[The request]: Reproduce the items below word for word, from the line containing "Between point (231, 185)" through the line containing "which is the closest to the camera?", including both of those lines.

— start of Data for processing —

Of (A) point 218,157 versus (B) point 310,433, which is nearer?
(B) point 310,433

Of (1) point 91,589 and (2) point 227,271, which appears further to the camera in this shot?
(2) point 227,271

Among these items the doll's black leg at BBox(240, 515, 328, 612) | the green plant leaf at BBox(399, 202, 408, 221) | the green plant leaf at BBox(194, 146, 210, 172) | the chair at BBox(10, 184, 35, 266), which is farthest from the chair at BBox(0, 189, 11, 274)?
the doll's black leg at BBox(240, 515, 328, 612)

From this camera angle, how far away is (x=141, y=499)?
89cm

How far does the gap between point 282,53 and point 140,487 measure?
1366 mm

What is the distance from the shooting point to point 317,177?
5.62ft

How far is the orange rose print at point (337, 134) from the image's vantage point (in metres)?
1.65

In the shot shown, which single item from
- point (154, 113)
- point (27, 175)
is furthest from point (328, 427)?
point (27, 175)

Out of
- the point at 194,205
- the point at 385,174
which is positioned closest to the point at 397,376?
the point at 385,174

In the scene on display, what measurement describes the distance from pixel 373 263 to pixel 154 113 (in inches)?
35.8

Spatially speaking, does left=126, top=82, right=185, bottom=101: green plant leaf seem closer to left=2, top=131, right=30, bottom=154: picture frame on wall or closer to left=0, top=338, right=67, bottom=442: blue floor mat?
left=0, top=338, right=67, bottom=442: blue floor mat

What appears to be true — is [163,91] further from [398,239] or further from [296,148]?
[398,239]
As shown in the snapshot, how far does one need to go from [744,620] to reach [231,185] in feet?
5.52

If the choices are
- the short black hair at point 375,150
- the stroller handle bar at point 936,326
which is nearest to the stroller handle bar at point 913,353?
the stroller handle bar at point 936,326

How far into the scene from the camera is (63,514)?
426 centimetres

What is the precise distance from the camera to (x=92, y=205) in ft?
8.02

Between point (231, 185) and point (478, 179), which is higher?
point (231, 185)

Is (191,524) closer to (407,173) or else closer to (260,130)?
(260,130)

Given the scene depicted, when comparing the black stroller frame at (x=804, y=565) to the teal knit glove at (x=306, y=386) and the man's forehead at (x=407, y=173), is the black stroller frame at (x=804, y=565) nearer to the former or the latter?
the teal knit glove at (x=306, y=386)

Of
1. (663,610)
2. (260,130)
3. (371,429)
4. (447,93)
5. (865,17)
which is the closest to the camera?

— end of Data for processing —
— start of Data for processing —

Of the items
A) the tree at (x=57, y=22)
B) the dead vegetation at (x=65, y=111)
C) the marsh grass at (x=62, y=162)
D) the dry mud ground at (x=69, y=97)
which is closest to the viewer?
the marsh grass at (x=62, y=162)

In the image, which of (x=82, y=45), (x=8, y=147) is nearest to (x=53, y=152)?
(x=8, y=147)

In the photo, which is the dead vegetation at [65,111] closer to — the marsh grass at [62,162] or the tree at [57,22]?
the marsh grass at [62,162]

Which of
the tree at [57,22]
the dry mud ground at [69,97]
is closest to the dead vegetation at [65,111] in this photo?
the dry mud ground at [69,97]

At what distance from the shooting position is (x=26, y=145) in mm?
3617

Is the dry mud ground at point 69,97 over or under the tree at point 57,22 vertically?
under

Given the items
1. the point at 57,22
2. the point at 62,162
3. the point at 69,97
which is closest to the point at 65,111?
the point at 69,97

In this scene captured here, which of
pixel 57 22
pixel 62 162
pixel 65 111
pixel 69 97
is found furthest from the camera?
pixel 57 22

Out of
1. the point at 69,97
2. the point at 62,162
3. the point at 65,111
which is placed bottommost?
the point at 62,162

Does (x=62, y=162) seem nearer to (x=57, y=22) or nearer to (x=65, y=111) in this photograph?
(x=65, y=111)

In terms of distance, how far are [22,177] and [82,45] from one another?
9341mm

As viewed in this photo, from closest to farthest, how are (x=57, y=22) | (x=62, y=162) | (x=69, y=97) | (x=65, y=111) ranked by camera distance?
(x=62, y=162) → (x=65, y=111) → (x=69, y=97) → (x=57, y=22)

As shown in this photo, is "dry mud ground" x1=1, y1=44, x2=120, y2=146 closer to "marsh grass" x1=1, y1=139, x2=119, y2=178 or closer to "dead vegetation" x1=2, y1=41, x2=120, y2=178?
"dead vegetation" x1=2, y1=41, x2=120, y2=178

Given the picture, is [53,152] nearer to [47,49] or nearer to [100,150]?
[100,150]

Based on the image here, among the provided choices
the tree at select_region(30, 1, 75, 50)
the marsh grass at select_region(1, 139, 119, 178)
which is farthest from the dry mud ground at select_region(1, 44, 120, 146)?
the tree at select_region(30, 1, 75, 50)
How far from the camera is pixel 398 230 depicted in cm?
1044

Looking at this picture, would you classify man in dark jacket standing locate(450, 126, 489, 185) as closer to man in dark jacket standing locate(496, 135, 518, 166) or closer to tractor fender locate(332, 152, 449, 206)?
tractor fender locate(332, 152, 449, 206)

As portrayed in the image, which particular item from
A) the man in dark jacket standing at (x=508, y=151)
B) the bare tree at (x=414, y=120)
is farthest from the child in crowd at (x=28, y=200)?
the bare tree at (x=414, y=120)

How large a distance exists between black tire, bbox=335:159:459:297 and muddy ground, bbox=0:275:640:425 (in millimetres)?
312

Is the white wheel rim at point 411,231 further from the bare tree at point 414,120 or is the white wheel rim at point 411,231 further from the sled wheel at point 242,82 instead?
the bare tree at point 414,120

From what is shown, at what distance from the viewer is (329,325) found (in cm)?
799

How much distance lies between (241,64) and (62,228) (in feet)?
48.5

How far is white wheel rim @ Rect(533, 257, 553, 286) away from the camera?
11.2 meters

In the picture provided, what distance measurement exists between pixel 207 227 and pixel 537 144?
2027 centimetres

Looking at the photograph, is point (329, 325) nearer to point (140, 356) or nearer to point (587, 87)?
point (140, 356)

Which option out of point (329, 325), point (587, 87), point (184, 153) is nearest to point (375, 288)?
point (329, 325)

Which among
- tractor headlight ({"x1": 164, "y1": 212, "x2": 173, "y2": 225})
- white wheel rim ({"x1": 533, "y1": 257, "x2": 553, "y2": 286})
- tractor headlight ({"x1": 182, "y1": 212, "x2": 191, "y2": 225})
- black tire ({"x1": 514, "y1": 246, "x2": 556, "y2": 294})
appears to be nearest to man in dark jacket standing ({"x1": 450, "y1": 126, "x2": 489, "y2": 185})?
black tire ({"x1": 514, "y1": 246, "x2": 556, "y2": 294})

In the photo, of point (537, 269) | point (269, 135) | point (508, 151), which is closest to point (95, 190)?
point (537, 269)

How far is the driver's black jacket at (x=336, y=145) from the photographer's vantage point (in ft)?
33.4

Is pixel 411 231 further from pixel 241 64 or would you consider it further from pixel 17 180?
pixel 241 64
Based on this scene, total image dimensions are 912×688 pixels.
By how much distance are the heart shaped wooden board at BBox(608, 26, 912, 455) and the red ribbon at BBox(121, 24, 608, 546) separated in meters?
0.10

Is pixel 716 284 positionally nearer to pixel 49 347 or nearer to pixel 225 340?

— end of Data for processing —
— start of Data for processing —

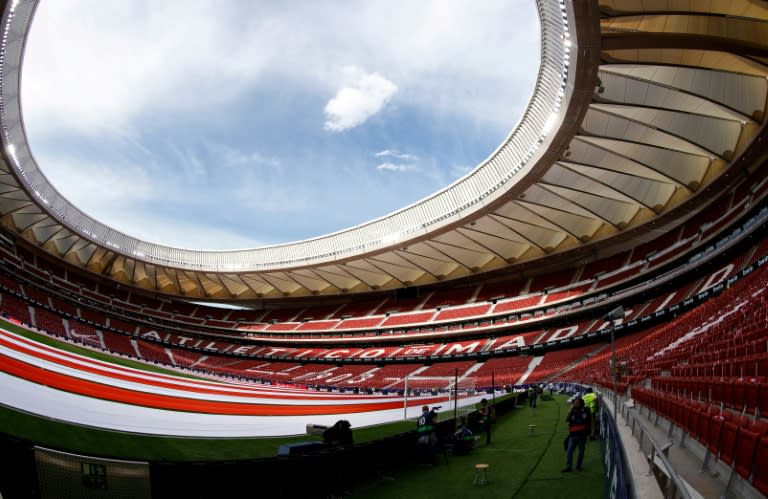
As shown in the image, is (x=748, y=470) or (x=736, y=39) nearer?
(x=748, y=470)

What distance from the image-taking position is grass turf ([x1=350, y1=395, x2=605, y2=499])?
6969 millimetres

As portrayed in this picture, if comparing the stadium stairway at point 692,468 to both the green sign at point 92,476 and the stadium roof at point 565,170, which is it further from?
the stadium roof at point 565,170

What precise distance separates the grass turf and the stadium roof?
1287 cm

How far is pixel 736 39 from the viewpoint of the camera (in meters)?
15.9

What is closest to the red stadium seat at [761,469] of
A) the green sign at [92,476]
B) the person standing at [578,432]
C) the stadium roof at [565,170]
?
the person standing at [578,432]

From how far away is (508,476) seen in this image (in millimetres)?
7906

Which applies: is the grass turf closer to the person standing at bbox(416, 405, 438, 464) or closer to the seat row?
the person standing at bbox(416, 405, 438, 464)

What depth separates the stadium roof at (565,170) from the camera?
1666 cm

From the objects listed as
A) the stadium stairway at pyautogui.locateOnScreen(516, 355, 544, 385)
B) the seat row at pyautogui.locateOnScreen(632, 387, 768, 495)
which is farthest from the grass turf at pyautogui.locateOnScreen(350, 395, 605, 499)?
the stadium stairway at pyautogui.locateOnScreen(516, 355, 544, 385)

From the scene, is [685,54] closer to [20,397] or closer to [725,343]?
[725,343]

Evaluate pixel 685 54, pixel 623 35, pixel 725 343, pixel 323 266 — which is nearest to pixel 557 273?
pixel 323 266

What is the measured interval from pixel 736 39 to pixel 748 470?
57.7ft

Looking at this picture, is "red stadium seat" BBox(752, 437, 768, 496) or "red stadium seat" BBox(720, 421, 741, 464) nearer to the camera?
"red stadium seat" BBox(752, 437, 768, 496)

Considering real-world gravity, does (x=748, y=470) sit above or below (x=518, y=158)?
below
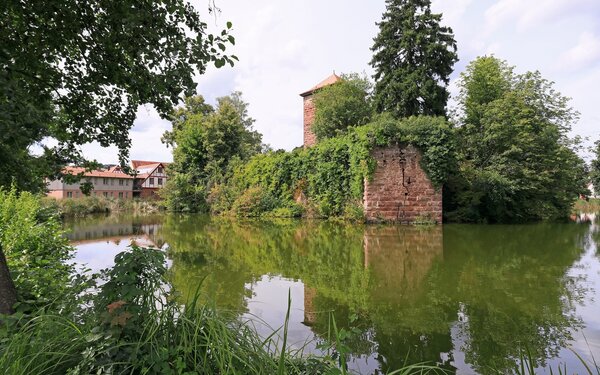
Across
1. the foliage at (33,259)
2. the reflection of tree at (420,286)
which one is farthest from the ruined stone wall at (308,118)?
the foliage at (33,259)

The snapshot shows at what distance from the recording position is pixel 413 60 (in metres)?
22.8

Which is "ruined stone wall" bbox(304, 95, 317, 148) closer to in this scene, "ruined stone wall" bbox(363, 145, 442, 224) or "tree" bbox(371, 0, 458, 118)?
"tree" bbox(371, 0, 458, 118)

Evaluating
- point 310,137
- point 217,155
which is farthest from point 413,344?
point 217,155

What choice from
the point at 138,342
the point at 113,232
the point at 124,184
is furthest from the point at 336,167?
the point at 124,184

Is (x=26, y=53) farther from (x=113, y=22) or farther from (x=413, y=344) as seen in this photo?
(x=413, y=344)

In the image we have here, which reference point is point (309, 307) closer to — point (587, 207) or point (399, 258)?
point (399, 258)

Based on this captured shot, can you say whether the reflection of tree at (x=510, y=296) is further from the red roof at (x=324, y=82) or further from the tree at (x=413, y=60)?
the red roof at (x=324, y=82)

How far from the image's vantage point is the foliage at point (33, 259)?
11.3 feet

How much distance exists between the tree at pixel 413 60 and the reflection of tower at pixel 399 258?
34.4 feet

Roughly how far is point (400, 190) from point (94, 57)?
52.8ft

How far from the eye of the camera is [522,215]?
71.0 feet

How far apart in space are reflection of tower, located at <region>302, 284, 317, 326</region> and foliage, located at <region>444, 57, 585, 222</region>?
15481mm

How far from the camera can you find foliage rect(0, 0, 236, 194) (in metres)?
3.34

— end of Data for processing —

[Written solution]:
Between point (231, 185) and point (478, 179), which is higher?
point (231, 185)

Is (191,524) closer to (407,173) or else closer to (260,130)?
(260,130)

Given the scene depicted, when comparing the black stroller frame at (x=804, y=565) to the teal knit glove at (x=306, y=386) and the man's forehead at (x=407, y=173), is the black stroller frame at (x=804, y=565) nearer to the former or the latter?
the teal knit glove at (x=306, y=386)

Of
1. (663,610)
2. (260,130)
3. (371,429)
4. (447,93)
5. (865,17)
which is the closest to the camera?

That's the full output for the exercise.